Missouri Senate overrides governor's pro-gun bill veto

The bill passed earlier this year, but when it came across the desk of Gov. Jay Nixon, he said no way, and vetoed it. (Photo: KMOV)

The bill passed earlier this year, but when it came across the desk of Gov. Jay Nixon, he said no way, and vetoed it. (Photo: KMOV)

Despite recent opposition from Kansas City Mayor Sly James and Kansas City Public Schools Superintendent Stephen Green, the Missouri Senate voted Wednesday to override the governor’s veto of a decidedly pro-gun bill, local media reported.

SB 656 would have lowered the minimum age requirement for concealed carry to 19 and expanded the number of places a person could legally open carry in the state. In addition, the bill would also allow teachers and other staff who have undergone training to carry firearms on school property.

Republican Sen. Will Kraus of Lee’s Summit sponsored the bill and reiterated the choices in training teachers to carry firearms.

“This measure would have left the choice for voluntary training at the local level,” Kraus said in a July statement. “It would have been a decision made between the local school board and individual staff members. Currently, school districts can allow staff with a concealed carry permit to carry a firearm on school property.”

Once the bill had passed, supportive school districts across the state were already sending teachers for firearms training.

But Democratic Sen.
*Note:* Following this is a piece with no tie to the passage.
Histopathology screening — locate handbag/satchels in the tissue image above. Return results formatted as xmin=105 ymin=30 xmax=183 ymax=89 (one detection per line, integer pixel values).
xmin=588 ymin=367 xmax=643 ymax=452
Scott Sifton of Affton pointed out that the lower age requirement would likely end in more college students carrying firearms on campus, while Democratic Senate Minority Leader Jolie Justus of Kansas City said he believed the bill would not make the streets any safer and would inadvertently shift the power to decide on open carry away from city officials.

Although the bill had originally passed earlier this year in the Republican-dominated state house by an overwhelming 111-28 vote and the senate a 21-7 vote, Gov. Jay Nixon halted the bill with a veto.

“I cannot condone putting firearms in the hands of educators,” Nixon said. “Arming teachers will not make our schools safer.”

However, the majority of members of the senate apparently still didn’t feel the same way, with a vote of 23-8 in favor of overriding the veto. The bill will now move onto the House, where supporters must obtain a minimum two-thirds vote in order to continue the override.